Fußball

"Zu 99,9 Prozent" sicher Zwei weitere Kölner Fußballer hatten Corona

Auf der Eckfahne ist das Logo des 1. FC Köln zu sehen. Foto: Christophe Gateau/dpa

Auf der Eckfahne ist das Logo des 1. FC Köln zu sehen. Foto: Christophe Gateau/dpa

(Foto: Christophe Gateau/dpa)

Vier Spieler des Fußball-Bundesligisten 1. FC Köln waren bereits mit dem Coronavirus infiziert. Nach den beiden Anfang Mai bekannt gewordenen Fällen ergeben Antikörper-Tests nun zwei weitere Nachweise auf eine Erkrankung. Beide Spieler seien symptomfrei geblieben, wann sie sich infiziert hatten, ist unklar.

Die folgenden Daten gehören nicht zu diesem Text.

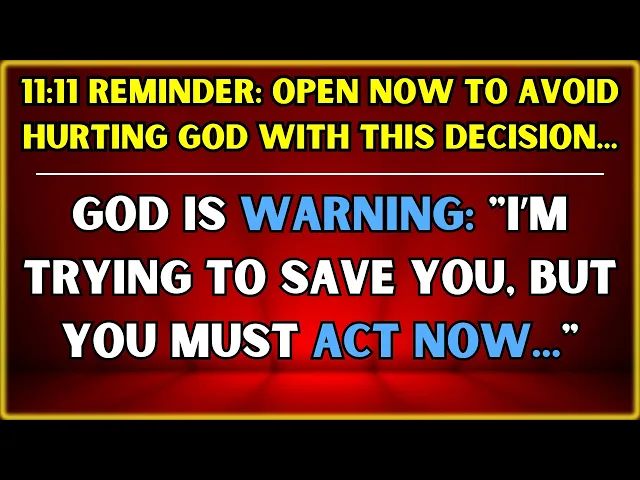 11:11 REMINDER: OPEN NOW TO AVOID HURTING GOD WITH THIS DECISION...

GOD IS WARNING: "I'M TRYING TO SAVE YOU, BUT YOU MUST ACT NOW..."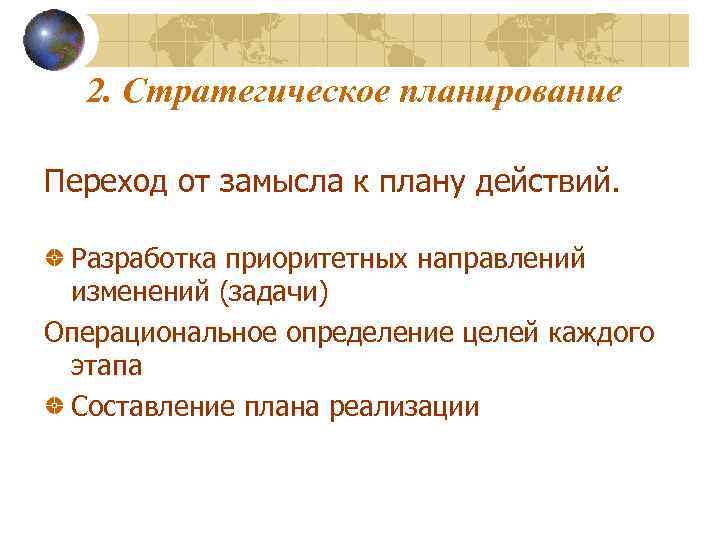 2. Стратегическое планирование

Переход от замысла к плану действий.

Разработка приоритетных направлений изменений (задачи)

Операциональное определение целей каждого этапа

Составление плана реализации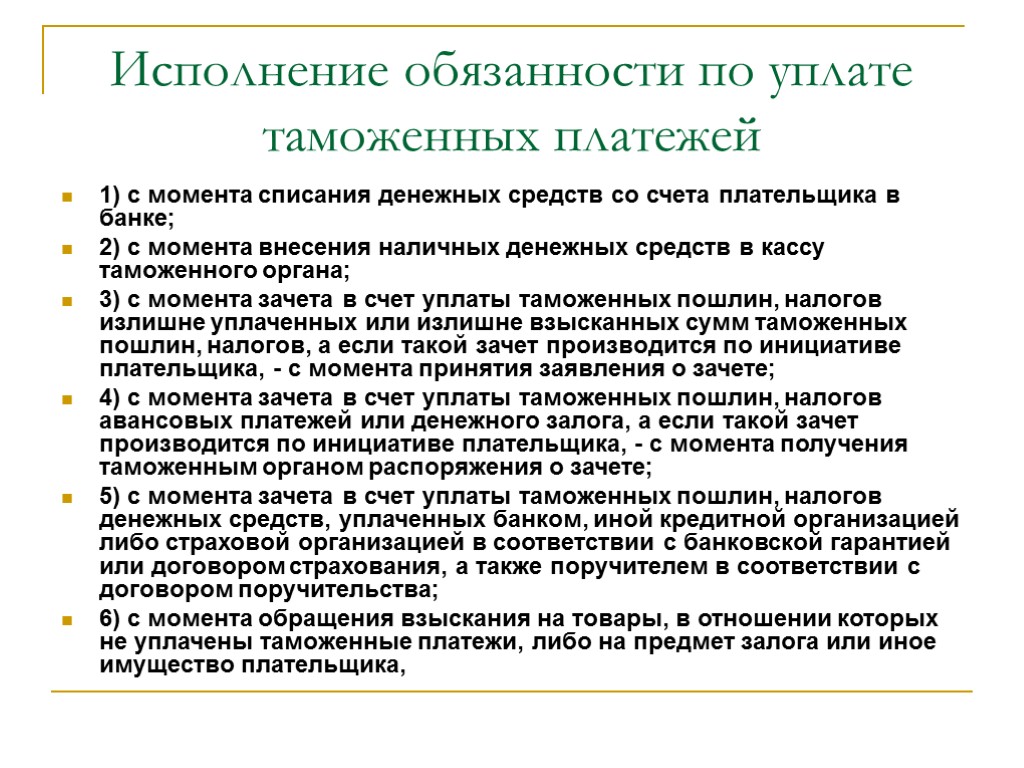 Исполнение обязанности по уплате таможенных платежей

1) с момента списания денежных средств со счета плательщика в банке;

2) с момента внесения наличных денежных средств в кассу таможенного органа;

3) с момента зачета в счет уплаты таможенных пошлин, налогов излишне уплаченных или излишне взысканных сумм таможенных пошлин, налогов, а если такой зачет производится по инициативе плательщика, - с момента принятия заявления о зачете;

4) с момента зачета в счет уплаты таможенных пошлин, налогов авансовых платежей или денежного залога, а если такой зачет производится по инициативе плательщика, - с момента получения таможенным органом распоряжения о зачете;

5) с момента зачета в счет уплаты таможенных пошлин, налогов денежных средств, уплаченных банком, иной кредитной организацией либо страховой организацией в соответствии с банковской гарантией или договором страхования, а также поручителем в соответствии с договором поручительства;

6) с момента обращения взыскания на товары, в отношении которых не уплачены таможенные платежи, либо на предмет залога или иное имущество плательщика,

Beim Fußball-Bundesligisten 1. FC Köln hat es laut Geschäftsführer Alexander Wehrle "zu 99,9 Prozent" zwei weitere Corona-Fälle gegeben. Dies habe sich durch Antikörper-Tests ergeben, sagte der 45-Jährige im Interview mit dem Klub-Magazin "GeißbockEcho". Gegenüber der Zeitung "Express" erklärte Wehrle: "Der Zeitpunkt lässt sich dabei nicht bestimmen. Ich kann nur sagen, dass auch diese beiden betroffenen Spieler symptomfrei geblieben sind."

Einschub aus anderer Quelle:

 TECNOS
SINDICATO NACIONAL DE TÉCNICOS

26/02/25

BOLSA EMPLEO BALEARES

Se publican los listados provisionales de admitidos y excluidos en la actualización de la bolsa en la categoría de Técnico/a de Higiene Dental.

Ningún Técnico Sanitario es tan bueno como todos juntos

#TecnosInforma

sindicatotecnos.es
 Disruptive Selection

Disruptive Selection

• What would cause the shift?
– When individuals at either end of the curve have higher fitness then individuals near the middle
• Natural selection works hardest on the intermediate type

Der 1. FC Köln hatte noch vor der Entscheidung über den Neustart der Liga drei positive Corona-Tests vermeldet, was zu hitzigen Diskussionen, auch aus den eigenen Reihen, über das Hygiene-Konzept der Deutschen Fußball-Liga geführt hatte. Betroffen waren Anfang Mai zwei Spieler und ein Betreuer. Wie der Bundesligist damals mitgeteilt hatte, war das Trio in enger Abstimmung mit dem zuständigen Gesundheitsamt in eine 14-tägige Quarantäne geschickt worden. Der Trainingsbetrieb in Gruppen konnte aber aufgrund der zuvor bereits praktizierten Infektionsschutzmaßnahmen dennoch wie geplant weiterlaufen.

"Wir hatten ja schon zwei positiv getestete Spieler, die fünf Tage später negativ getestet wurden. Darüber hinaus haben Antikörper-Tests ergeben, dass insgesamt vier Spieler bereits über Antikörper verfügen - also zwei weitere neben den positiv getesteten", zitierte der "Express" Wehrle nun aus dem Magazin.

Er glaubt übrigens auch, dass "durch die Tests in der Bundesliga ein wichtiger wissenschaftlicher Beitrag geleistet werden" kann. Es würden rund 1500 Personen bundesweit über acht Wochen hinweg getestet. Wehrle: "Auf unseren Kader gesehen sind es also rund 15 Prozent der Spieler, die Antikörper aufweisen. Das sehe ich als interessantes Detail. Ich bin überzeugt, dass am Ende eine Feldstudie über alle Tests der Bundesliga sehr wichtige Informationen bezüglich der Virenlast und ihrer Entwicklung liefern wird."